## TEXT BLOCK
Participants used a HTC VIVE Pro 2 virtual reality headset to go through the Virtual Arcade (See Fig. 3). They also used a controller to virtually transport to different places of the arcade, to make choices, and to select objects. The Virtual Reality Arcade scenario used in this study has been extensively described in the Introduction. The participants also completed three cognitive scales: a 7-item version (Toplak et al., 2014) of the Cognitive Reflection Test (CRT; Frederick, 2005), an 11-item version (Baron et al., 2023) of the Actively Open-Minded Thinking Beliefs (AOMTB) scale (Stanovich & West, 1997), and the short version (18 items) of the Need for Cognition scale (NCS; Cacioppo et. al., 1984).

The 7-item version of the CRT contains seven problems. The common characteristic of these problems is that there is an alternative that seems to be the correct answer, but it is incorrect (see Campitelli & Gerrans, 2014 for a mathematical model of the CRT). Thus, participants need to inhibit providing that response and find the correct alternative, which is relatively easy. Given that the solution of the problem is relatively easy, Fredrick (2005) proposes that this test measures something different from mathematical ability: cognitive reflection (see also Campitelli & Labollita, 2010). The minimum score in this test is 0 (i.e., 0 correctly answered problems) and the maximum is 7 (i.e., 7 correctly answered problems). We used a multiple-choice version of the CRT, in which participants were given four options to choose from in each question (see Sirota & Juanchich, 2018 for a validation of this multiple-choice version of the CRT). The AOMTB scale assesses beliefs about whether actively open-minded thinking is good. It is based on the concept of actively open-minded thinking concept developed by Baron (1994). Statements such as “True experts are willing to admit to themselves and others that they are uncertain or that they do not know the answer” or “People should take into consideration evidence that goes against conclusions they favor” are presented to participants and they had to use a 5-point scale with the following alternatives: Completely disagree (1 point), Moderately disagree (2 points), Slightly disagree (3 points), Slightly agree (4 points), Moderately agree (5 points) and Completely agree (6 points), with some items having reverse scoring. The minimum score of this scale is 11 and the maximum score is 66. The NCS was developed by Cacioppo et al. (1984) to measure how much people are attracted to tasks that require intellectual effort. Statements such as “I would prefer complex to simple problems" and "I like to have the responsibility of handling a situation that requires a lot of thinking" are presented to participants and they have to indicate for each of them whether the statement is characteristic of them or not, using the following scale: Extremely uncharacteristic (− 2 points), Somewhat uncharacteristic (− 1 points), Uncertain (0 points), Somewhat characteristic (1 point) and Extremely characteristic (2 points). Reverse scoring was used for some statements. The minimum score in this scale is − 36 and the maximum score is 36.

## GIVEN REQUEST 1
Answer these from the methods passage, one line each:
(a) Which headset did participants wear to go through the Virtual Arcade?
(b) How many options did participants get for each question in the CRT version used?
(c) What does the NCS measure?
## GIVEN REQUEST 2
Rewrite the methods passage between "Participants used a" and "et. al., 1984).", inclusive, putting "hand controller" in place of "controller".
## GIVEN REQUEST 3
Proceed with the methods passage, picking up after its final sentence.

## STORED DATA

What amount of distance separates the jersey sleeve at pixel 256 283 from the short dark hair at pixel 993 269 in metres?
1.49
---
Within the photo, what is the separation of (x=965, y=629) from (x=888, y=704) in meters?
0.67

## EXERCISE OUTPUT 1
(a) An HTC VIVE Pro 2 virtual reality headset.
(b) Four options.
(c) How much people are attracted to tasks that require intellectual effort.

## EXERCISE OUTPUT 2
Participants used a HTC VIVE Pro 2 virtual reality headset to go through the Virtual Arcade (See Fig. 3). They also used a hand controller to virtually transport to different places of the arcade, to make choices, and to select objects. The Virtual Reality Arcade scenario used in this study has been extensively described in the Introduction. The participants also completed three cognitive scales: a 7-item version (Toplak et al., 2014) of the Cognitive Reflection Test (CRT; Frederick, 2005), an 11-item version (Baron et al., 2023) of the Actively Open-Minded Thinking Beliefs (AOMTB) scale (Stanovich & West, 1997), and the short version (18 items) of the Need for Cognition scale (NCS; Cacioppo et. al., 1984).

## EXERCISE OUTPUT 3
Procedure

After providing consent to participate in this study, participants completed a questionnaire with demographic questions, CRT, AOMTB, and NCS. They were then fitted with a virtual reality headset and controller. Before completing the experiment, participants began by engaging in an interactive VR tutorial to familiarize themselves with the controller functions and to acclimatize to the VR environment. Following this, they completed an instructional walkthrough of the VR-DMX, which was limited to two accessible rooms and two games (Go No Go and Mackworth Clock) for demonstration purposes. No tickets were awarded during the tutorial. A researcher guided participants through the VR-DMX tutorial, explaining how to navigate the arcade, access rooms, game entry and exit procedures and how to track their tickets and time remaining. Participants had the opportunity to play one of the two games during the tutorial before exiting the arcade. The tutorial was designed to acquaint participants with the arcade's operations, ensuring that during the experiment, they could concentrate on accumulating tickets without being distracted by the mechanics of the arcade. Participants then played in the experimental version of the VR-DMX for 30 min. They were instructed to obtain as many tickets as possible.

Data analysis plan

Prior to conducting the statistical analysis (detailed below), we conducted data preprocessing on the raw participant files. In a small number of cases, we noticed that the software had output two summary files (for a given participant). For these cases, we chose the most complete data file to include in the analysis. We noticed a minor bug in a handful of participant files such that the last two rows (detailing the arcade end time and the final Total Tickets scored) had been inadvertently duplicated by the software. We corrected this by removing these duplicate rows. We also noticed that a few files had one extra trial row output after 1800 s (i.e., after 30 min had elapsed). We removed any such rows to prevent performance on these trials from influencing the analysis. Lastly, we noticed a minor labeling issue for the trial rows for the ‘Tower of Hanoi—Intermediate’ and ‘Tower of Hanoi—Expert’ games, so we also corrected this. (Scripts for all data cleaning are available on the OSF project under ‘MDMX Study 1 Analysis Bayesian Approach.Rmd’ and MDMX ‘Study 2 Analysis Bayesian Approach.Rmd’.)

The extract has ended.